Postoperative outcomes for patients undergoing DP are shown in Table 3. Mortality and overall morbidity for patients undergoing DP were 0.6% and 39.7%, respectively, and remained relatively constant over the study period (Table 3). The incidence of CR-POPF and delayed gastric emptying were 11.5% and 4.0%, respectively, and also were not significantly different over time (Table 3). However, the use of percutaneous drainage after surgery decreased over time on both unadjusted (P = 0.038; Table 3) and risk-adjusted analyses (OR 0.927, P = 0.037; Table 4). The percentage of DP patients with acceptable LOS ≤7 days increased over time on both unadjusted (P = 0.007; Table 3) and risk-adjusted analyses (OR 0.936, P = 0.008; Table 4).
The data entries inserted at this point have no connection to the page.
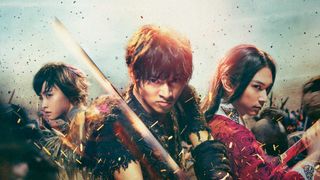 『キングダム』興収35億円突破!GWも絶好調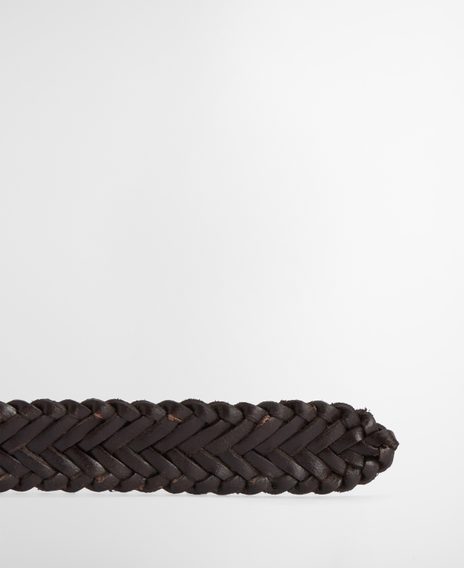 Barbour Redshore Leather Belt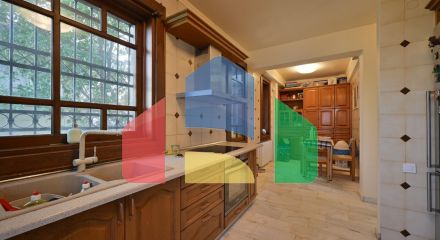 Продажа - Коттедж 304 m² в Афинах Продажа - Коттедж 304 m² в Афинах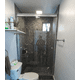 thumbnail image 5 of Cancel De Baño Corredizo con Cristal Templado de 6mm Alugama Alugama Baño corredizo, 5 of 11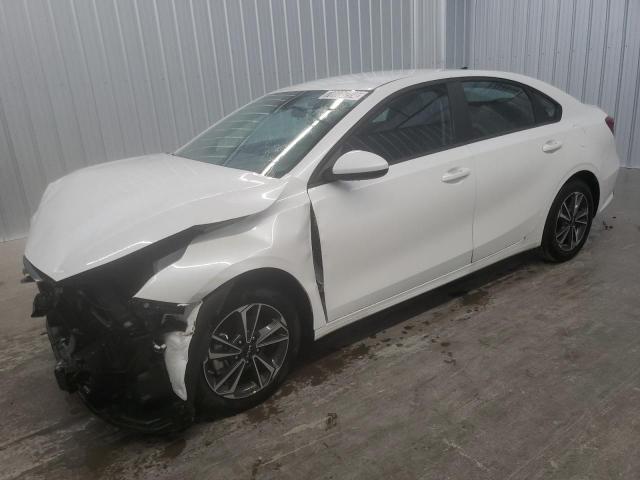 2024 KIA FORTE LX - 3KPF24AD0RE711358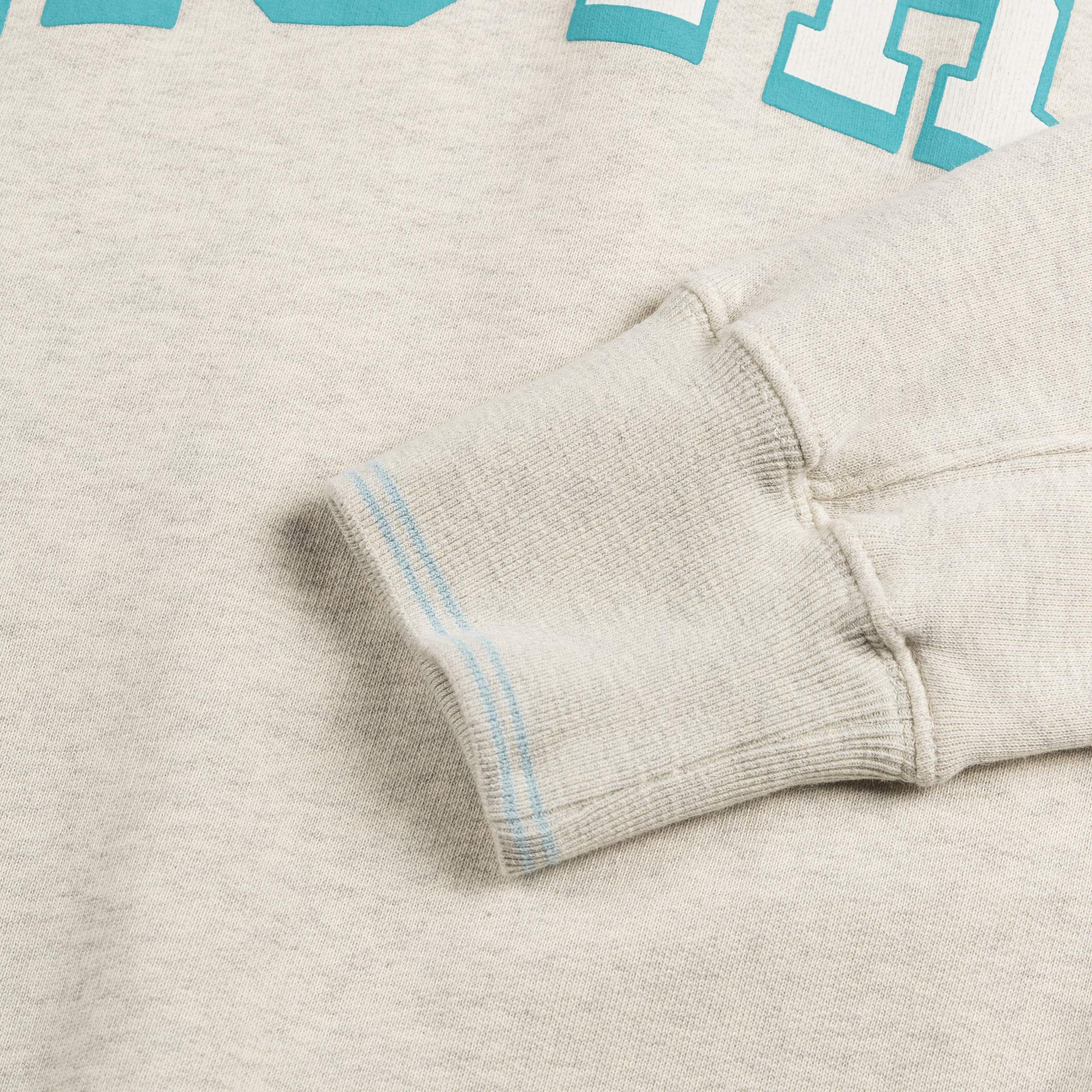 Autry Heavy Jersey Sweatshirt - Image 3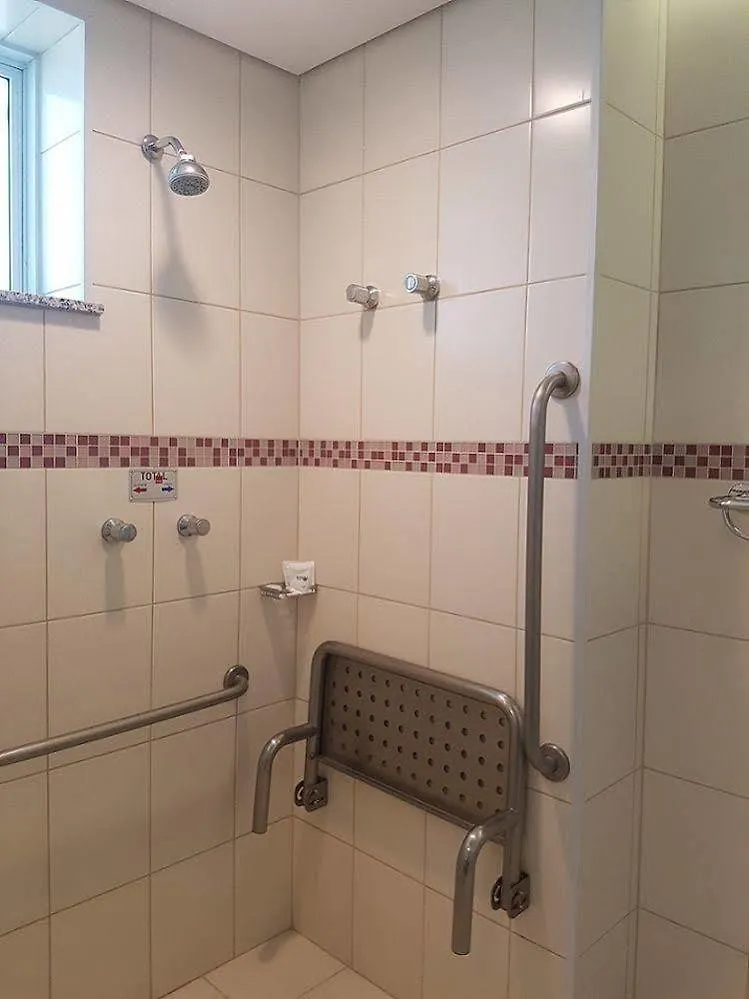 Total Hotel São Paulo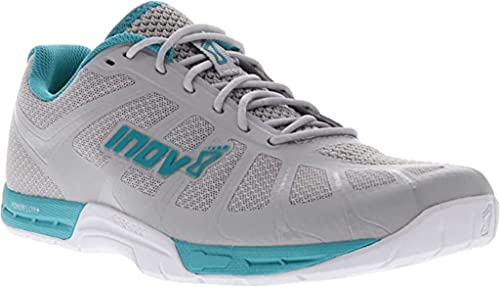 inov-8 F-Lite 235 V3 Grey/Teal US Women's 6.5 M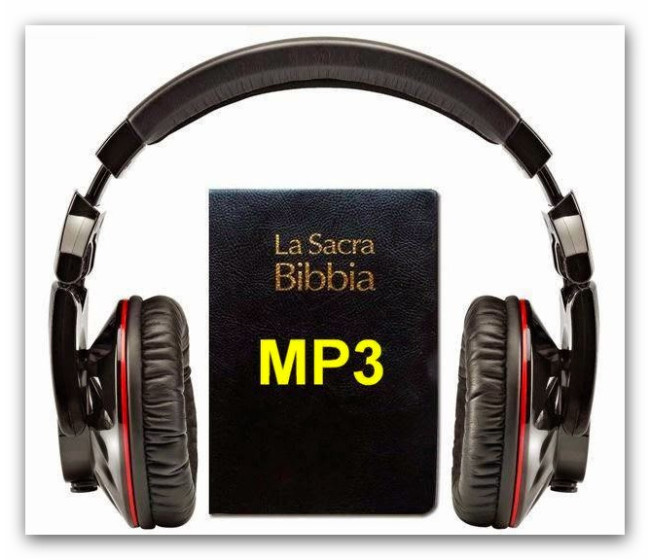 bibbia-mp3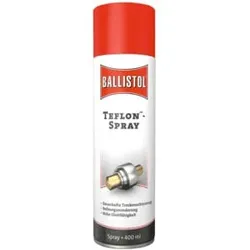 BALLISTOL Teflon-Spray, Inhalt: 400ml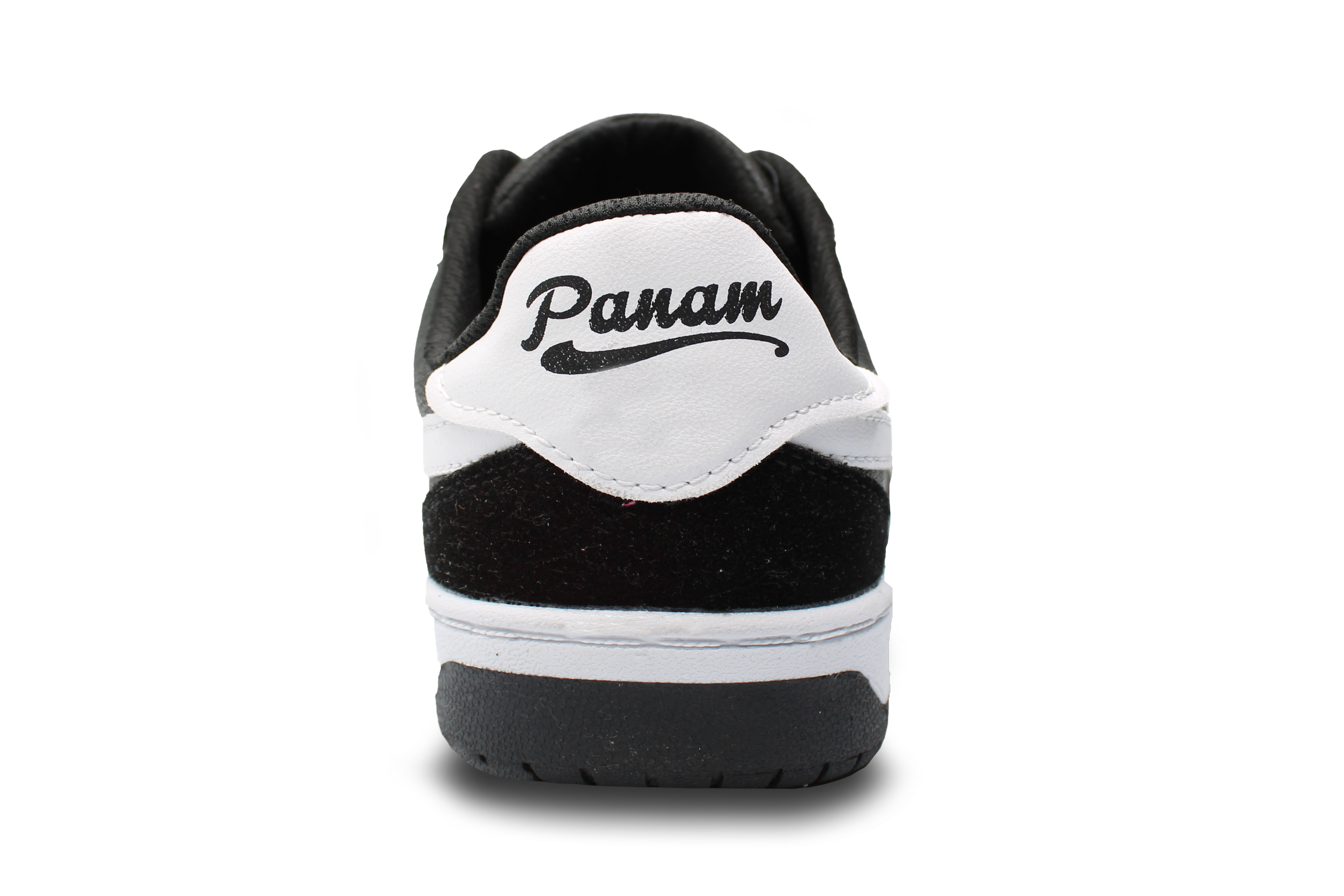 Foto 4 pulgar | Tenis Unisex Panam Ares Asfalto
Trends in Optimal Pancreatic Surgery

The percentage of patients who achieved optimal pancreatic surgery after PD was 55.4% (Table 2). Optimal pancreatic surgery for PD patients increased over time on both unadjusted (P = 0.002; Table 2, Figure 3) and risk-adjusted analyses (OR 1.058, P < 0.001; Table 4). The percentage of patients who achieved optimal pancreatic surgery after DP was 55.8% (Table 3). Optimal pancreatic surgery for DP patients also increased over time on both unadjusted (P < 0.001; Table 3, Figure 3) and risk-adjusted analyses (OR 1.085, P < 0.001; Table 4).

Figure 3.

Optimal pancreatic surgery in pancreatoduodenectomy (Whipple) and distal pancreatectomy patients.